◆ Texte fourni:

———

Ma femme et mes enfants se mettent à pleurer, tant ils ont froid. Ils supplient nos gardiens. Enfin on me laisse aller. je me rends chez le président de la ville, un de nos anciens ouvriers, homme sans aucune instruction. Quand je suis en sa présence, il se montre très gêné ; il n'ose pas me regarder en face. Après de longues supplications, j'obtiens enfin qu'il donne l'ordre de rédiger pour moi la permission d'occuper une mansarde. Quand nous pénétrons dans le local qui nous est assigné, nous ne sommes pas peu étonnés d'y trouver déjà une trentaine de personnes ; et nous arrivons six ! Il y avait à peine la place de s'y coucher en rangs serrés. Nous étions dans une situation bien pénible, tout à coup pauvres comme des mendiants, sans foyer ni ressources, chassés de notre propre maison. Celui qui a passé par là peut seul comprendre l'horreur de notre position. Nous n'avions ni lit pour nous coucher, ni siège pour nous asseoir. Le lendemain j'allai sans rien dire dans notre maison et il en ramenai l'indispensable. Je courais ainsi un grand danger, mais j'y étais contraint par la nécessité, et d'ailleurs on ne fit pas attention à moi.

Le jour suivant, il vint des cavaliers qui m'appelèrent dehors. Toutes ces émotions avaient déjà rendu ma femme et mes enfants presque malades, ainsi que toutes les personnes qui demeuraient avec nous.
En compagnie de quelques hommes, entre autres de mon beau-frère, on nous poussa en troupe hors de la ville.

———

[Lignes sources]
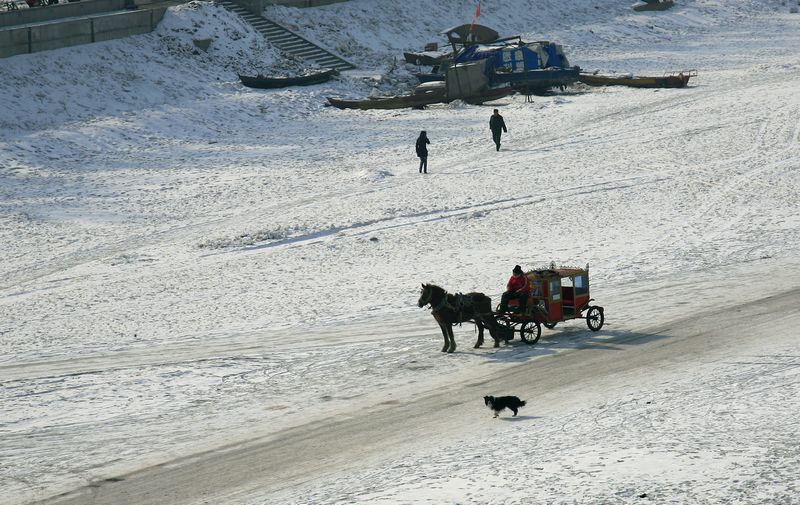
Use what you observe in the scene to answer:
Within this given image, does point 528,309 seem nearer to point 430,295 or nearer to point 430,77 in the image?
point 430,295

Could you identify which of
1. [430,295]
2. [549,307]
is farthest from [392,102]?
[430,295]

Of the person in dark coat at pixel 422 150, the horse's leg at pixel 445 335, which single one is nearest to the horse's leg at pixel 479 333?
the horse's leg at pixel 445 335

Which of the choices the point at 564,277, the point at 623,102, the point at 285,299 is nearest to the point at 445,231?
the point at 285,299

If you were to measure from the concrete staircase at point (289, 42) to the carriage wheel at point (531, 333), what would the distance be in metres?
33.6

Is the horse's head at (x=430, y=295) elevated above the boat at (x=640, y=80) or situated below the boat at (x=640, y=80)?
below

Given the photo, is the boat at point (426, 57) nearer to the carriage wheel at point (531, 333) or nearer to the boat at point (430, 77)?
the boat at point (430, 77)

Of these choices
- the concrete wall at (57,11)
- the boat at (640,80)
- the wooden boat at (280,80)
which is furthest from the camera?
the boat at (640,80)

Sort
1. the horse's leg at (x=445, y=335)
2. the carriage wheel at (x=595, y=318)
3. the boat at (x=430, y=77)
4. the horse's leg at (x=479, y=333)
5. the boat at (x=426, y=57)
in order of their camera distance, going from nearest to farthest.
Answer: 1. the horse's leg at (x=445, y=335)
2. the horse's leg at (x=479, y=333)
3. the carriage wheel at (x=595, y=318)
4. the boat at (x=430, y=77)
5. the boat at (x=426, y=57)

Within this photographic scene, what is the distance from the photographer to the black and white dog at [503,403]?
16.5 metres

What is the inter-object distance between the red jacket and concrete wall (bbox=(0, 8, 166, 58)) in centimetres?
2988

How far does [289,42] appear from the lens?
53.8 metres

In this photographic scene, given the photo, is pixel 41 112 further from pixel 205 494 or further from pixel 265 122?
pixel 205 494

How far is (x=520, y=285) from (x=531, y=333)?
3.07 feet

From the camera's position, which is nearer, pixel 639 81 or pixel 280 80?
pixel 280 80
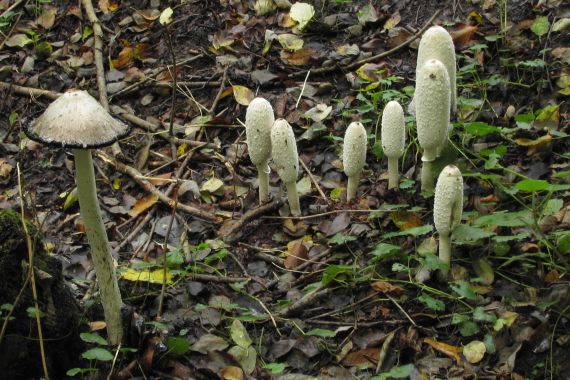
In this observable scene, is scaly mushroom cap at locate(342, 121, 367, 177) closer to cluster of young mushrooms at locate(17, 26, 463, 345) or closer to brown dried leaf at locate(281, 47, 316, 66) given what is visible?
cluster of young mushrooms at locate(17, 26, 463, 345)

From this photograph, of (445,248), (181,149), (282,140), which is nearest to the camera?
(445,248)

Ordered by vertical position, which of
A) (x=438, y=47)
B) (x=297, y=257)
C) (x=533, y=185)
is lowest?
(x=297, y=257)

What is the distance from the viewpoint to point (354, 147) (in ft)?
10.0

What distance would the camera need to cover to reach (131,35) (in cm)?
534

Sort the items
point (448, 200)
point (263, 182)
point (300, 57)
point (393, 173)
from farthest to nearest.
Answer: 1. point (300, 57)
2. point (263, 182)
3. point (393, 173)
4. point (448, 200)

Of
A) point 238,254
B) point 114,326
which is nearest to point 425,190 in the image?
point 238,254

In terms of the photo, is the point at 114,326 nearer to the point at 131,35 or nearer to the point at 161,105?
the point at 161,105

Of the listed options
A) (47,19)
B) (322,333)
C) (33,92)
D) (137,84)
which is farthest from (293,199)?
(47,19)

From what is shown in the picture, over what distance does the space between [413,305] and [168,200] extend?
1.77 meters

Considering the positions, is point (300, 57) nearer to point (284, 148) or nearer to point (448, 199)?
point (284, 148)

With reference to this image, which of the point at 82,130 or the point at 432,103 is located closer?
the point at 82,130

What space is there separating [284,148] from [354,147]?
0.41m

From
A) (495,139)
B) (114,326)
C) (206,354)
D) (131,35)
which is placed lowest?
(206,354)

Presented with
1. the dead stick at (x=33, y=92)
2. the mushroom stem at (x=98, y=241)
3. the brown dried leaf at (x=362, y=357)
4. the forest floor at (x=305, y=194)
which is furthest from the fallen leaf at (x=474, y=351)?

———

◆ Exercices:
A. D'après le texte fourni, combien de personnes se trouvent déjà dans la mansarde quand le narrateur et sa famille y entrent ?
B. Énumérez tout ce dont la famille du narrateur se dit privée après avoir été chassée de sa maison, selon le texte fourni.

◆ Réponses par exercice:
A. Une trentaine de personnes.

B. Un foyer, des ressources, un lit pour se coucher et un siège pour s'asseoir.